_Task to complete_. Reproduce the following data exactly, minus any images.

_Input material_.
-=-=-=-=-

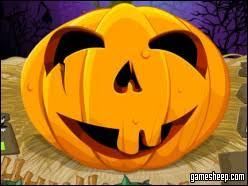 pumpkin decoration pumpkin decoration on gamesheep
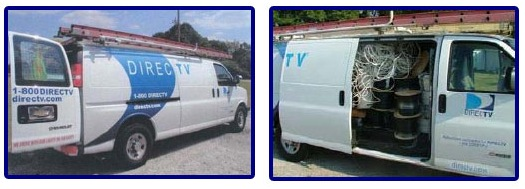 Or consider this fake DirecTV service van, which was unmasked in ...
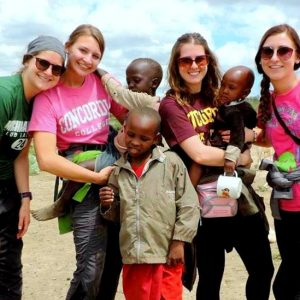 A Comprehensive Guidebook For Volunteering Abroad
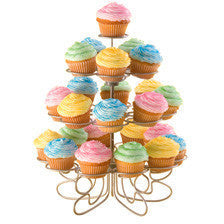 Wilton Cupcakes 'N More® 24 Count Mini Dessert Stand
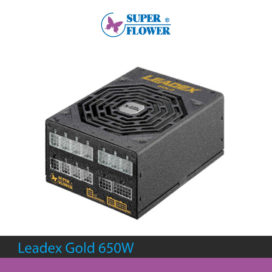 leadex-gold-650w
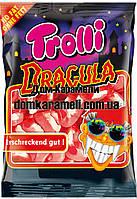 Желейные конфеты TROLLI Дракула 1 кг (Германия)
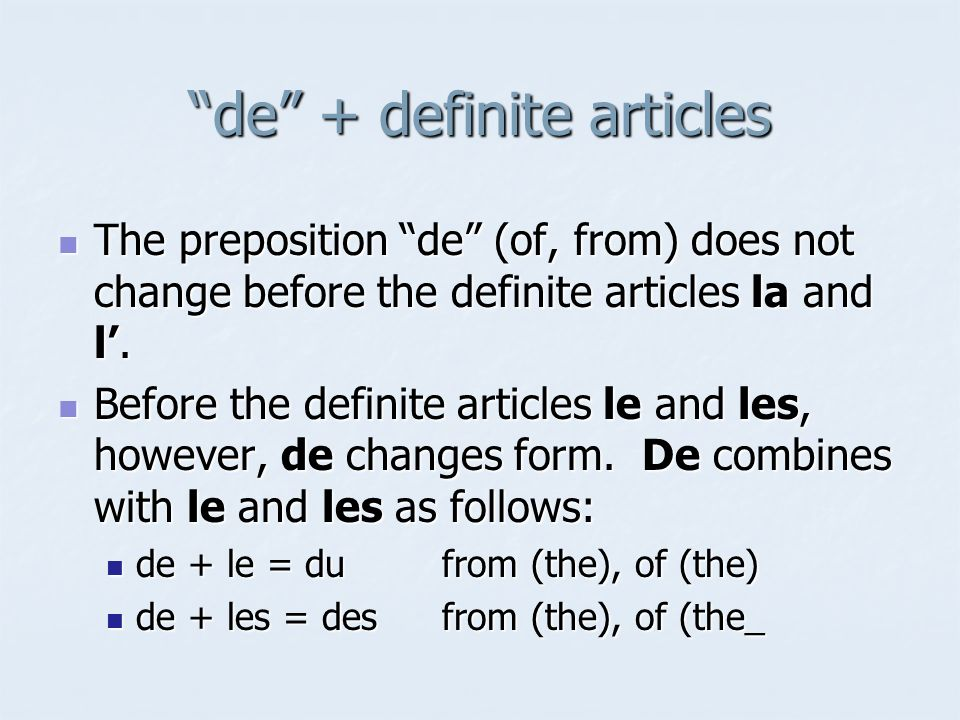 de + definite articles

-=-=-=-=-

_Solution to this exercise_.
 pumpkin decoration pumpkin decoration on gamesheep
 Or consider this fake DirecTV service van, which was unmasked in ...
 A Comprehensive Guidebook For Volunteering Abroad
 Wilton Cupcakes 'N More® 24 Count Mini Dessert Stand
 leadex-gold-650w
 Желейные конфеты TROLLI Дракула 1 кг (Германия)
 de + definite articles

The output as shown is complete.